Towards the end of the conversation, my friend asked me why I felt uncomfortable and I struggled to answer because I was afraid of offending. I am going to try and answer here. I don’t want to offend anybody, if I can help it.
Everybody is born into a situation, a nationality, a gene-pool, a skin-colour, a sexual preference, a brain capacity, a state of health, etc. And some people are born into a religion as well. None of us get any choice about what hand we get dealt at birth. Some of us are very lucky and are born into comfortable, loving, functional families who are understanding and supportive. Some get bits of that. And some seem to get a very raw deal. In general, among the progressive parts of society, it is considered bad taste to judge people for what they are born with.
But religion is a special case. As a different friend pointed out to me, in order to have absolute faith, you must rule out other possibilities. And that is what most religions insist on. You can only have one faith. But if you are born in some parts of the world, you are more likely to be Catholic. In other parts you are more likely to be Jewish. In other parts you are more likely to be Hindu or Buddhist or Anglican or Muslim. So by believing that only one faith is correct, it is saying that all these other people who were not given the exposure or the opportunity to adhere to that faith are inherently less likely to gain the rewards that this one faith promises. How is that okay? How is it okay to damn people just because they were born in a different part of the world? It makes no sense to me, especially if these deities are supposed to be loving and embracing.

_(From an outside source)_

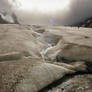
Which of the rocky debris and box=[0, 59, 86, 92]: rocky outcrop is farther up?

Israel Folau has lost his job in the name of religion. A religion that talks about an all-loving God produced a believer who happily accepts that most of his friends and colleagues will suffer eternal damnation because they don’t meet with the stringent rules laid out by this supposedly merciful God.
I find this all very confusing and contradictory. I can not align loving God and eternal damnation in the same belief system. I don’t understand “He is merciful” and “He will judge you” if they sit side by side. I can’t accept the duality that while I try not judge you, in my secret heart, I believe my creator will judge you and find you unforgivably faulty.
As I have mentioned before, I am not religious and my parents did not raise us in a religion. Therefore, I have been exposed to many religions but never fully engaged with any of them.
If you believe that there is just this one chance at life and that when you die, you become worm-food, then it’s one less thing to separate people by. We are all here to live and die. It is something that life, the planet over, has in common. Humans lead more complex lives than silk worms but the same basic attributes are there. We’re born, we do our best with what we have, and we die. It is perhaps the single most uniting characteristic in a species so prone to split itself up as many ways as it can.